--- begin SOURCE PASSAGE ---

Through this amendment, McCollum clarifies that he alleges that his property was taken arbitrarily without notice, not pursuant to a policy made without proper notice. This claim, as made under 42 U.S.C. § 1983, is therefore barred. As the Court previously explained to him, if he alleges
that Flores or another jail employee arbitrarily took his property without notice, this claim as made under Section 1983 would appear to be barred.
“The Parratt/Hudson doctrine dictates that a state actor's random and unauthorized deprivation of a plaintiff's property does not result in a violation of procedural due process rights if the state provides an adequate post-deprivation remedy.” Brooks v. George Cnty., Miss., 84 F.3d 157, 165 (5th Cir. 1996) (citing Caine v. Hardy, 943 F.2d 1406, 1412 (5th Cir. 1991) (en banc) (discussing, in turn, Parratt v. Taylor, 451 U.S. 527 (1981), overruled in part on other grounds by Daniels v. Williams, 474 U.S. 327 (1986), and Hudson v. Palmer, 468 U.S. 517 (1984))); see, e.g., Gross v. Normand, 576 Fed.Appx. 318, 320 (5th Cir. 2014) (per curiam) (“[T]he conduct alleged describes the state actors' unforeseeable failure to abide by procedure - the defendants' arbitrary, unreasonable abuse of power. Such allegations call for the application of the Parratt/Hudson doctrine, so the defendants' ‘conduct does not give rise to a § 1983 procedural due process claim, unless the State fails to provide an adequate post deprivation remedy.'” (quoting Zinermon v. Burch, 494 U.S. 113, 115 (1990))).
“[T]his doctrine is most frequently applied when prisoners (or others) are deprived of their personal property but have the opportunity to seek return of their property (or be made whole) through a post-deprivation process.” LeBeouf v. Manning, 575 Fed.Appx. 374, 379 (5th Cir. 2014) (per curiam) (citations omitted). “In Texas, the tort of conversion generally constitutes an adequate post-deprivation remedy.” Wyatt v. Matagorda Cnty., No. 3:13-CV-356, 2017 WL 908202, at *4 (S.D. Tex. Mar. 7, 2017) (citing Murphy v. Collins, 26 F.3d 541, 543 (5th Cir. 1994)). And “[t]he burden is on the plaintiff to show that the State's post-deprivation remedy is not adequate.” Id. (citing Myers v. Klevenhagen, 97 F.3d 91, 94 (5th Cir. 1996)).
But “[c]onduct is not ‘random and unauthorized' for purposes of the Parratt/Hudson doctrine if the state ‘delegated to [the defendants] the power and authority to effect the very deprivation complained of.'” Allen v. Thomas, 388 F.3d 147, 149 (5th Cir. 2004) (quoting Zinermon,
494 U.S. at 138, and reversing dismissal of Section 1983 claim for wrongful confiscation of property under the Parratt/Hudson doctrine “[b]ecause the undisputed facts reveal that Allen's word processor and radio were confiscated under the authority of a prison administrative directive, the confiscation was not a random, unauthorized act by a state employee”).McCollum I, 2021 WL 2481891, at *6.

--- end SOURCE PASSAGE ---

## STATED TASK
Copy word for word the part of the McCollum ruling that begins at the words "Through this amendment, McCollum" and stops after "to be barred.". You won't need the records for this.

--- begin INFORMATION SUPPLIED ---

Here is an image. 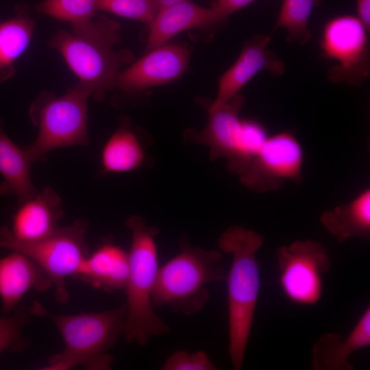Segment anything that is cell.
Instances as JSON below:
<instances>
[{"instance_id":"obj_26","label":"cell","mask_w":370,"mask_h":370,"mask_svg":"<svg viewBox=\"0 0 370 370\" xmlns=\"http://www.w3.org/2000/svg\"><path fill=\"white\" fill-rule=\"evenodd\" d=\"M29 314L27 308L23 307L11 317H0V354L22 352L29 346V340L23 334V328L30 321Z\"/></svg>"},{"instance_id":"obj_29","label":"cell","mask_w":370,"mask_h":370,"mask_svg":"<svg viewBox=\"0 0 370 370\" xmlns=\"http://www.w3.org/2000/svg\"><path fill=\"white\" fill-rule=\"evenodd\" d=\"M256 0H217L212 8L219 17L225 21L232 13L243 9Z\"/></svg>"},{"instance_id":"obj_25","label":"cell","mask_w":370,"mask_h":370,"mask_svg":"<svg viewBox=\"0 0 370 370\" xmlns=\"http://www.w3.org/2000/svg\"><path fill=\"white\" fill-rule=\"evenodd\" d=\"M269 136L264 126L254 120H242L239 145L234 160L227 166L232 173L240 175L257 156Z\"/></svg>"},{"instance_id":"obj_5","label":"cell","mask_w":370,"mask_h":370,"mask_svg":"<svg viewBox=\"0 0 370 370\" xmlns=\"http://www.w3.org/2000/svg\"><path fill=\"white\" fill-rule=\"evenodd\" d=\"M180 252L158 269L151 300L153 307L169 306L175 312L191 316L208 303L206 284L225 280L223 257L216 249L206 250L180 239Z\"/></svg>"},{"instance_id":"obj_13","label":"cell","mask_w":370,"mask_h":370,"mask_svg":"<svg viewBox=\"0 0 370 370\" xmlns=\"http://www.w3.org/2000/svg\"><path fill=\"white\" fill-rule=\"evenodd\" d=\"M269 36L256 35L248 40L234 64L219 78L216 99L218 106L230 100L260 71L279 77L285 72L284 62L269 48Z\"/></svg>"},{"instance_id":"obj_4","label":"cell","mask_w":370,"mask_h":370,"mask_svg":"<svg viewBox=\"0 0 370 370\" xmlns=\"http://www.w3.org/2000/svg\"><path fill=\"white\" fill-rule=\"evenodd\" d=\"M131 230L129 273L125 291L127 310L122 335L129 343L145 345L151 337L169 332V327L156 313L151 295L158 271L156 236L158 229L148 225L138 215L130 216Z\"/></svg>"},{"instance_id":"obj_12","label":"cell","mask_w":370,"mask_h":370,"mask_svg":"<svg viewBox=\"0 0 370 370\" xmlns=\"http://www.w3.org/2000/svg\"><path fill=\"white\" fill-rule=\"evenodd\" d=\"M245 102L242 94L218 106H209L208 121L203 130L186 133V140L208 147L211 160L223 158L230 164L235 159L241 136L240 112Z\"/></svg>"},{"instance_id":"obj_20","label":"cell","mask_w":370,"mask_h":370,"mask_svg":"<svg viewBox=\"0 0 370 370\" xmlns=\"http://www.w3.org/2000/svg\"><path fill=\"white\" fill-rule=\"evenodd\" d=\"M320 221L338 242L352 238H370V190L366 188L351 201L323 212Z\"/></svg>"},{"instance_id":"obj_31","label":"cell","mask_w":370,"mask_h":370,"mask_svg":"<svg viewBox=\"0 0 370 370\" xmlns=\"http://www.w3.org/2000/svg\"><path fill=\"white\" fill-rule=\"evenodd\" d=\"M155 5L157 8V10H160V9L171 5L172 4L184 1V0H153Z\"/></svg>"},{"instance_id":"obj_30","label":"cell","mask_w":370,"mask_h":370,"mask_svg":"<svg viewBox=\"0 0 370 370\" xmlns=\"http://www.w3.org/2000/svg\"><path fill=\"white\" fill-rule=\"evenodd\" d=\"M357 18L370 32V0H356Z\"/></svg>"},{"instance_id":"obj_17","label":"cell","mask_w":370,"mask_h":370,"mask_svg":"<svg viewBox=\"0 0 370 370\" xmlns=\"http://www.w3.org/2000/svg\"><path fill=\"white\" fill-rule=\"evenodd\" d=\"M370 345V308L368 306L350 333L344 336L323 333L312 346L314 370H353L349 358L355 352Z\"/></svg>"},{"instance_id":"obj_18","label":"cell","mask_w":370,"mask_h":370,"mask_svg":"<svg viewBox=\"0 0 370 370\" xmlns=\"http://www.w3.org/2000/svg\"><path fill=\"white\" fill-rule=\"evenodd\" d=\"M128 273V252L112 243H106L88 255L73 278L113 292L125 289Z\"/></svg>"},{"instance_id":"obj_6","label":"cell","mask_w":370,"mask_h":370,"mask_svg":"<svg viewBox=\"0 0 370 370\" xmlns=\"http://www.w3.org/2000/svg\"><path fill=\"white\" fill-rule=\"evenodd\" d=\"M90 97L89 90L77 82L61 96L42 92L32 103L29 115L38 133L36 140L25 149L33 164L45 161L47 155L56 149L88 144Z\"/></svg>"},{"instance_id":"obj_22","label":"cell","mask_w":370,"mask_h":370,"mask_svg":"<svg viewBox=\"0 0 370 370\" xmlns=\"http://www.w3.org/2000/svg\"><path fill=\"white\" fill-rule=\"evenodd\" d=\"M145 160L143 147L127 125L120 126L104 144L101 153L102 171L123 173L138 169Z\"/></svg>"},{"instance_id":"obj_1","label":"cell","mask_w":370,"mask_h":370,"mask_svg":"<svg viewBox=\"0 0 370 370\" xmlns=\"http://www.w3.org/2000/svg\"><path fill=\"white\" fill-rule=\"evenodd\" d=\"M120 32L116 21L101 16L72 27V32L59 29L49 40L97 101L116 88L121 68L134 59L128 49H114Z\"/></svg>"},{"instance_id":"obj_23","label":"cell","mask_w":370,"mask_h":370,"mask_svg":"<svg viewBox=\"0 0 370 370\" xmlns=\"http://www.w3.org/2000/svg\"><path fill=\"white\" fill-rule=\"evenodd\" d=\"M321 2L322 0H283L274 29L285 28L288 42L305 45L311 38L308 28L309 18L314 8Z\"/></svg>"},{"instance_id":"obj_24","label":"cell","mask_w":370,"mask_h":370,"mask_svg":"<svg viewBox=\"0 0 370 370\" xmlns=\"http://www.w3.org/2000/svg\"><path fill=\"white\" fill-rule=\"evenodd\" d=\"M41 14L69 22L77 27L93 19L97 10L95 0H44L34 6Z\"/></svg>"},{"instance_id":"obj_8","label":"cell","mask_w":370,"mask_h":370,"mask_svg":"<svg viewBox=\"0 0 370 370\" xmlns=\"http://www.w3.org/2000/svg\"><path fill=\"white\" fill-rule=\"evenodd\" d=\"M369 32L351 15H341L324 25L319 42L323 56L335 60L328 69L330 81L360 86L370 74Z\"/></svg>"},{"instance_id":"obj_15","label":"cell","mask_w":370,"mask_h":370,"mask_svg":"<svg viewBox=\"0 0 370 370\" xmlns=\"http://www.w3.org/2000/svg\"><path fill=\"white\" fill-rule=\"evenodd\" d=\"M64 214L62 200L49 186L18 205L12 217V236L18 241L31 242L52 234Z\"/></svg>"},{"instance_id":"obj_28","label":"cell","mask_w":370,"mask_h":370,"mask_svg":"<svg viewBox=\"0 0 370 370\" xmlns=\"http://www.w3.org/2000/svg\"><path fill=\"white\" fill-rule=\"evenodd\" d=\"M163 370H216L217 367L204 351L188 353L180 350L165 360Z\"/></svg>"},{"instance_id":"obj_21","label":"cell","mask_w":370,"mask_h":370,"mask_svg":"<svg viewBox=\"0 0 370 370\" xmlns=\"http://www.w3.org/2000/svg\"><path fill=\"white\" fill-rule=\"evenodd\" d=\"M15 12L0 23V84L15 73L14 63L27 48L35 26L25 5H18Z\"/></svg>"},{"instance_id":"obj_14","label":"cell","mask_w":370,"mask_h":370,"mask_svg":"<svg viewBox=\"0 0 370 370\" xmlns=\"http://www.w3.org/2000/svg\"><path fill=\"white\" fill-rule=\"evenodd\" d=\"M0 256V298L2 312L8 315L31 289L46 291L53 283L34 260L16 250Z\"/></svg>"},{"instance_id":"obj_19","label":"cell","mask_w":370,"mask_h":370,"mask_svg":"<svg viewBox=\"0 0 370 370\" xmlns=\"http://www.w3.org/2000/svg\"><path fill=\"white\" fill-rule=\"evenodd\" d=\"M0 116V195H12L21 204L38 193L31 177L30 160L25 148L16 145L5 133Z\"/></svg>"},{"instance_id":"obj_16","label":"cell","mask_w":370,"mask_h":370,"mask_svg":"<svg viewBox=\"0 0 370 370\" xmlns=\"http://www.w3.org/2000/svg\"><path fill=\"white\" fill-rule=\"evenodd\" d=\"M223 22L212 7L204 8L190 0L172 4L158 10L148 25L147 49L163 45L184 31L213 29Z\"/></svg>"},{"instance_id":"obj_9","label":"cell","mask_w":370,"mask_h":370,"mask_svg":"<svg viewBox=\"0 0 370 370\" xmlns=\"http://www.w3.org/2000/svg\"><path fill=\"white\" fill-rule=\"evenodd\" d=\"M279 283L284 296L299 305L317 303L323 293V274L331 269L326 247L312 240L296 241L276 251Z\"/></svg>"},{"instance_id":"obj_11","label":"cell","mask_w":370,"mask_h":370,"mask_svg":"<svg viewBox=\"0 0 370 370\" xmlns=\"http://www.w3.org/2000/svg\"><path fill=\"white\" fill-rule=\"evenodd\" d=\"M121 71L116 88L127 92L142 91L152 86L172 82L186 71L190 51L180 44H163Z\"/></svg>"},{"instance_id":"obj_3","label":"cell","mask_w":370,"mask_h":370,"mask_svg":"<svg viewBox=\"0 0 370 370\" xmlns=\"http://www.w3.org/2000/svg\"><path fill=\"white\" fill-rule=\"evenodd\" d=\"M30 314L47 318L59 331L64 343L62 352L52 355L42 369L66 370L82 367L86 370H108L113 357L109 350L122 335L127 306L97 312L60 314L34 301Z\"/></svg>"},{"instance_id":"obj_10","label":"cell","mask_w":370,"mask_h":370,"mask_svg":"<svg viewBox=\"0 0 370 370\" xmlns=\"http://www.w3.org/2000/svg\"><path fill=\"white\" fill-rule=\"evenodd\" d=\"M303 159L302 147L291 133L284 132L269 136L239 175L241 182L261 193L279 189L286 180L300 184Z\"/></svg>"},{"instance_id":"obj_7","label":"cell","mask_w":370,"mask_h":370,"mask_svg":"<svg viewBox=\"0 0 370 370\" xmlns=\"http://www.w3.org/2000/svg\"><path fill=\"white\" fill-rule=\"evenodd\" d=\"M88 227L86 219H77L46 238L24 242L15 238L8 227L0 226V248L21 251L38 264L55 287L56 301L64 304L69 299L66 278L75 274L89 254L85 240Z\"/></svg>"},{"instance_id":"obj_2","label":"cell","mask_w":370,"mask_h":370,"mask_svg":"<svg viewBox=\"0 0 370 370\" xmlns=\"http://www.w3.org/2000/svg\"><path fill=\"white\" fill-rule=\"evenodd\" d=\"M264 241L261 234L233 225L218 238L219 249L232 254L226 274L228 297L229 354L233 368L243 367L260 291L256 253Z\"/></svg>"},{"instance_id":"obj_27","label":"cell","mask_w":370,"mask_h":370,"mask_svg":"<svg viewBox=\"0 0 370 370\" xmlns=\"http://www.w3.org/2000/svg\"><path fill=\"white\" fill-rule=\"evenodd\" d=\"M97 10L106 11L149 25L158 12L153 0H95Z\"/></svg>"}]
</instances>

--- end INFORMATION SUPPLIED ---

## RESULT
Through this amendment, McCollum clarifies that he alleges that his property was taken arbitrarily without notice, not pursuant to a policy made without proper notice. This claim, as made under 42 U.S.C. § 1983, is therefore barred. As the Court previously explained to him, if he alleges
that Flores or another jail employee arbitrarily took his property without notice, this claim as made under Section 1983 would appear to be barred.